The distinguishing characteristic about data mining, as compared with querying, reporting, or even OLAP, is that you can get information without having to ask specific questions.
Data mining serves two primary roles in your business intelligence mission:
The Tell me what might happen role: The first role of data mining is predictive, in which you basically say, Tell me what might happen. Using hidden knowledge locked away in your data warehouse, probabilities and the likelihood of future trends and occurrences are ferreted out and presented to you.
The Tell me something interesting role: In addition to possible future events and occurrences, data mining also tries to pull out interesting information that you probably should know about, such as a particularly unusual relationship between sales of two different products and how that relationship varies according to placement in your retail stores.
Although many of these interesting tidbits are likely to exist, what questions would you ask if you were using a querying or OLAP tool, and how would you interpret the results? Data mining assists you in this arduous task of figuring out what questions to ask by doing much of the grunt work for you.
Data mining in specific business missions
Data mining is particularly suited for these specific types of business missions:
Determining marketing program effectiveness
Selecting whom, from a large customer base or the general population, you should target as part of a marketing program
Managing customer life cycle, including the customer retention mission
Performing advanced business process modeling and what-if scenarios
Think about what’s behind each of the business missions in the preceding list:
A large amount of data
An even larger number of combinations of various pieces of data
Intensive results set analysis, usually involving complex algorithms and advanced statistical techniques
Now, think about what you would have to do if you were using a reporting or OLAP tool to accomplish these missions. You’d find it virtually impossible to thoroughly perform any of the preceding missions if you had to ask a question and get a result, ask another question and get another result, and then keep repeating those steps.
Data mining and artificial intelligence
If you’ve been in the information technology (IT) field for at least a decade, some of the preceding terms might sound vaguely familiar. Unlocking hidden knowledge? Predictive functionality? Wait a minute — that’s artificial intelligence!
From the earliest days of commercial computing, there has been a tremendous interest in developing thinking machines that can process large amounts of data and make decisions based on that analysis.
Interest in artificial intelligence (AI) hit its zenith in the mid-1980s. At that time, database vendors worked on producing knowledge base management systems (KBMSs); other vendors came out with expert system shells, or AI-based application development frameworks that used techniques such as forward-chaining and backward-chaining to advise users about decisions; and neural networks were positioned as the next big AI development.
Interest in AI waned in the early 1990s, when expectations exceeded available capabilities and other frenzies, such as client/server migration and (of course) data warehousing, took center stage.
Now, AI is back!
The highest-profile AI technique used in data mining is neural networks. Neural nets were originally envisioned as a processing model that would mimic the way the human brain solves problems, using neurons and highly parallel processing to do pattern solving.

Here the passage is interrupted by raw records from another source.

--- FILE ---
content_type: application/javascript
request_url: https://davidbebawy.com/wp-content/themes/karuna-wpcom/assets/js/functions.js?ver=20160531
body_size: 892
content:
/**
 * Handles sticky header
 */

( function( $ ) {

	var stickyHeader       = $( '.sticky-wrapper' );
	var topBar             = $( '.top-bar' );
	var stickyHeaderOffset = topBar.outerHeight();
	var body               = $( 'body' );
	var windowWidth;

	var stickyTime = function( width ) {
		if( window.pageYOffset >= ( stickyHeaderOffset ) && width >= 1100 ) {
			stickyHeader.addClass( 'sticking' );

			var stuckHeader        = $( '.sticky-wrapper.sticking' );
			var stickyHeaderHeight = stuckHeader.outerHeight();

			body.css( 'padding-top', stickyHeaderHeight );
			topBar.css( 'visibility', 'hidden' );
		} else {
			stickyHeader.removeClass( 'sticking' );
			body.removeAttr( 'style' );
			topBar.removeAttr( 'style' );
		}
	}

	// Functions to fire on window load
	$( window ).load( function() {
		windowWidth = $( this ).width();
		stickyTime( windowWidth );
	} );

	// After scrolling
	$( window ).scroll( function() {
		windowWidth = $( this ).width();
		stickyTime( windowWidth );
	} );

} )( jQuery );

Applying neural network algorithms to the areas of business intelligence that data mining handles (again, predictive and tell me something interesting missions) seems to be a natural match.
Although the data mining/neural network game is definitely worth checking into, you should do it carefully. You can find a lot of interesting and exciting technologies that, in the hands of those who don’t understand the algorithms, will likely fail.
However, with proper knowledge and education, you can make a full-scale commitment to bringing this type of processing into your business intelligence framework as the technical-analysis pairing for the OLAP-focused business analysis.
Data mining and statistics
The more mature area of data mining is the application of advanced statistical techniques against the large volumes of data in your data warehouse. Different tools use different types of statistical techniques, tailored to the particular areas they’re trying to address.
Without a statistical background, you might find much of data mining confusing. You need to do a lot of work to train the algorithms and build the rules to ensure proper results with larger datasets. However, assuming that you’re comfortable with this concept, or have a colleague who can assist, here are some of the more widely leveraged algorithms:
Classification algorithms: Predict one or more discrete variables, based on the other attributes in the dataset. By using classification algorithms, the data mining tool can look at large amounts of data and then inform you that, for example, Customers who are retained through at least two generations of product purchases tend to have these characteristics: They have an income of at least $75,000, and they own their own homes.
Regression algorithms: Predict one or more continuous variables, such as profit or loss, based on other attributes in the dataset. Regression algorithms are driven through historical information presented to the data mining tool over time, better known as time series information.
Segmentation algorithms: Divide data into groups, or clusters, of items that have similar properties.
Association algorithms: Find correlations between different attributes in a dataset. The most common application of this kind of algorithm creates association rules, which you can use in a market basket analysis. Note that, for example, if a customer purchases a particular software package, he or she has a 65-percent chance of purchasing at least two product-specific add-on packs within two weeks.
Sequence analysis algorithms: Summarize frequent sequences or episodes in data, such as a web-path flow.
Many more methods exist. Dust off that old statistics book and start reading.